Global feature flags toggle platform-wide flags (versus the per-tenant overrides in F21.05). Database migrations status surfaces Beanie init state, pending index changes, and the last migration run timestamp so an operator can confirm a fresh deploy has settled. Cache invalidation does targeted Redis key or pattern purges, throttled to prevent thundering-herd.
Scheduled maintenance mode toggles a tenant into read-only or full-offline with a user-facing banner; the toggle is reversible and audited.
Centrala funktioner
- Cross-tenant job inventory with schedule, owner, last run, next run
- Per-job dashboard with last N runs, duration, exit code, log tail, 30-day failure trend
- Manual run-now with reason, audit, and `manual_run=false` registry guard
- Cooperative cancel and retry of in-flight or failed runs
- Job-queue depth and SLA widget feeding the dashboard attention panel
- Webhook failures inbox: replay, suppress, mark handled
- Auto-expiring rate-limit overrides per tenant or IP
- Global feature-flag toggles with audit (tenant overrides live in F21.05)
- Migration status and last-run timestamps; throttled Redis cache purge
- Per-tenant maintenance mode (read-only or offline) with user-facing banner
I praktiken
An operator notices the dashboard attention panel flagging two failed jobs. He opens the job inventory, drills into the first failure (`weekly-license-renewal-reminder`), reads the log tail, and finds a transient SendGrid 502. He clicks `Retry`, the job completes in 18 seconds, and the failure trend chart drops to zero.
The second failure is `daily-mrr-rollup`, marked `manual_run=false`; he cannot replay it from the UI, so he files an incident and pages finance for the consequence.
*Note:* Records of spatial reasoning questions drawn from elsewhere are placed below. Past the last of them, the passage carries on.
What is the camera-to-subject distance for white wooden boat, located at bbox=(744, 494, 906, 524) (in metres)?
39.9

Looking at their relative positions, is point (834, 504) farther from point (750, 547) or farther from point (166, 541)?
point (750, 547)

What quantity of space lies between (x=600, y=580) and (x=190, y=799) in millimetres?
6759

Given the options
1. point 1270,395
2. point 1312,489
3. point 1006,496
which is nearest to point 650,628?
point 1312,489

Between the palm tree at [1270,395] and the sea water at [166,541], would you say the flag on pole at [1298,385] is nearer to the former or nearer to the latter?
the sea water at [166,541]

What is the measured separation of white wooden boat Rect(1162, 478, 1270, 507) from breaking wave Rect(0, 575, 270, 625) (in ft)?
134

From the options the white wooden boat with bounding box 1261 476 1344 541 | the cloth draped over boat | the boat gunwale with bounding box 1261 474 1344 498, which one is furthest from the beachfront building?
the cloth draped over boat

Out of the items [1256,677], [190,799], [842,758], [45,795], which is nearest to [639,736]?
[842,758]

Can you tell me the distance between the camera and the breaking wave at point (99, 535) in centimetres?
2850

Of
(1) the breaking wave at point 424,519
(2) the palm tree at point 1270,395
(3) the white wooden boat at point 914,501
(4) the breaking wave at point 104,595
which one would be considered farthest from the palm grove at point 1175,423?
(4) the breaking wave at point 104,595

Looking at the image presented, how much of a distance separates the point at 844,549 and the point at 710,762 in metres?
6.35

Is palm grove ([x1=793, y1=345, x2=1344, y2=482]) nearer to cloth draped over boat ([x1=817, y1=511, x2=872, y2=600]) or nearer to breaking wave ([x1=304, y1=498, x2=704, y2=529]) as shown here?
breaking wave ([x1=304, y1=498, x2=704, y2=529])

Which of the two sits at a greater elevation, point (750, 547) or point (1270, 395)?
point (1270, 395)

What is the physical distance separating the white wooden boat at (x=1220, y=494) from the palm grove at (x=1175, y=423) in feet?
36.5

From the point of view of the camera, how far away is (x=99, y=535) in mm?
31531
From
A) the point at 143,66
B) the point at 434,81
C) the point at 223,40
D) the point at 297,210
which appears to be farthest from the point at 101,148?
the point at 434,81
While there he opens the webhook failures inbox, replays four payment-confirmation webhooks for a tenant that lost connectivity overnight, and lifts the tenant's rate limit for one hour to drain the backlog. The override carries an explicit expiry so it disappears on its own.
Features i detta subsystem
11| ID | Status | Funktioner |
|---|---|---|
| F21.08.01 | Levererad | Job inventory — every batch job registered in craft-easy-jobs is listed with its schedule (cron or on-demand), owner, description, last run, last status, next scheduled run. Cross-tenant scope. Builds on the PL-T096 admin job view; sys version spans all tenants. ✅ PL-T128 |
| F21.08.02 | Levererad | Per-job status dashboard — drill into one job: last N runs with duration, exit code, log tail, triggering user (if manual), affected tenant (if tenant-scoped). Failure trend chart over 30 d. Implemented |
| F21.08.03 | Levererad | Manual run-now — one-click trigger of a registered job with optional parameters (target tenant, dry-run flag, time range). Requires reason + audit entry. Disabled for jobs marked manual_run=false in the registry (e.g. daily-rollup jobs that are not safe to double-fire). Implemented |
| F21.08.04 | Levererad | Cancel / retry — abort an in-flight job (if the job implements a cooperative cancel hook) and retry a failed run with the same or adjusted parameters. Both actions audit-logged. Implemented |
| F21.08.05 | Levererad | Job queue depth + SLA widget — flags jobs running beyond target duration or piling up in the queue. Implemented |
| F21.08.06 | Levererad | Webhook failures inbox — failed outbound webhooks across all tenants. Replay, suppress, or mark handled. Implemented |
| F21.08.07 | Levererad | Rate-limit overrides — temporarily lift limits for a specific tenant or IP (during migration, backfill, or incident). Auto-expire. Implemented |
| F21.08.08 | Levererad | Feature flags (global) — toggle platform-wide flags with audit. Implemented |
| F21.08.09 | Levererad | Database migrations status — list Beanie init state, pending index changes, last migration run timestamp. Implemented |
| F21.08.10 | Levererad | Cache invalidation — targeted Redis key/pattern purge. Throttled. Implemented |
| F21.08.11 | Levererad | Scheduled maintenance mode — toggle a tenant into read-only or full-offline, with user-facing banner. Implemented |